Complete the following –
**a.** List every person named in the article about the Defcon social engineering contest.
**b.** In the article about the Defcon social engineering contest, rewrite the passage from "Women did well" to "over the years.", replacing "Defcon" with "DEF CON".
**c.** Carry on the article about the Defcon social engineering contest from the point where it stops.
--- Source text Enclosed Below ---
Women did well on Defcon social engineering test

By:  Robert McMillan  On: 07 Sep 2010 For: IDG News Service (San Francisco Bureau) (GM) Creator

Contestants in the Defcon hacking contest were successful in getting most firms to divulge information that is not supposed to be revealed to strangers. How corporate IT departments are vulnerable to social engineering

 

Cisco has made a lot of its security training procedures publicly available, so that other companies can learn from its experiences over the years.

 

Although Cisco was one of the companies targeted in the social engineering contest, Hadnagy isn't giving out information about any specific companies.

 

Still, after going over the contest results with Hadnagy, Burgess said that the contest showed that the training process never really stops. "You can't train once and go away," he said. "You have to keep this training fresh."

 

Many of the contestants got their information by pretending to be insiders who were doing audits or consultants filling out surveys.

 

According to Burgess, employees should know to put a stop to this type of pretexting. "If I took away one thing from the discussion, it's that the best defense is to train all of your personnel to validate who they are talking to if they don't recognize the voice, before sharing any information about your company."
--- End of Enclosed Source text ---
--- Dataset content Enclosed Below ---
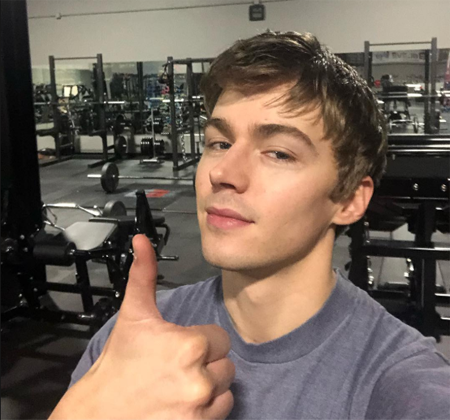 Miles Heizer inside a gym, giving a thumbs up.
--- End of Enclosed Dataset content ---
Outputs in order –
**a.** Robert McMillan, Hadnagy, Burgess

**b.**
Women did well on DEF CON social engineering test

By:  Robert McMillan  On: 07 Sep 2010 For: IDG News Service (San Francisco Bureau) (GM) Creator

Contestants in the DEF CON hacking contest were successful in getting most firms to divulge information that is not supposed to be revealed to strangers. How corporate IT departments are vulnerable to social engineering

 

Cisco has made a lot of its security training procedures publicly available, so that other companies can learn from its experiences over the years.

**c.**
 

Burgess didn't want to talk about why all of the people who shut down contestants were women.

 

According to Hadnagy, though, different attacks work against different people. And maybe the types of social engineering techniques used by the Defcon contestants just weren't ideal.

 

Still the five women performed admirably, he said. "Within the first 15 seconds, they were like, 'This doesn't seem right to me,' and they ended the call," Hadnagy said. Unfortunately, their co-workers didn't do so well.

 

"Obviously there was some kind of security awareness with their training," he said. Another factor may have been the fact that all of the contestants were men. "I think inherently women are more cautious when guys are involved," he said.

 

Less than half of the 135 people called during the course of the contest were women, Hadnagy said.

 

Three of the five women who shut down contestants were managers, and female managers are often the least likely to fall for social engineering attacks, according to Jonathan Ham, a principal with the Lake Missoula Group, a security consultancy that does social engineering tests for financial services firms. "They're going to be the least trusting, the most suspicious," he said. "At the upper level of experience and training, I will avoid the women and call the men if I can," he said.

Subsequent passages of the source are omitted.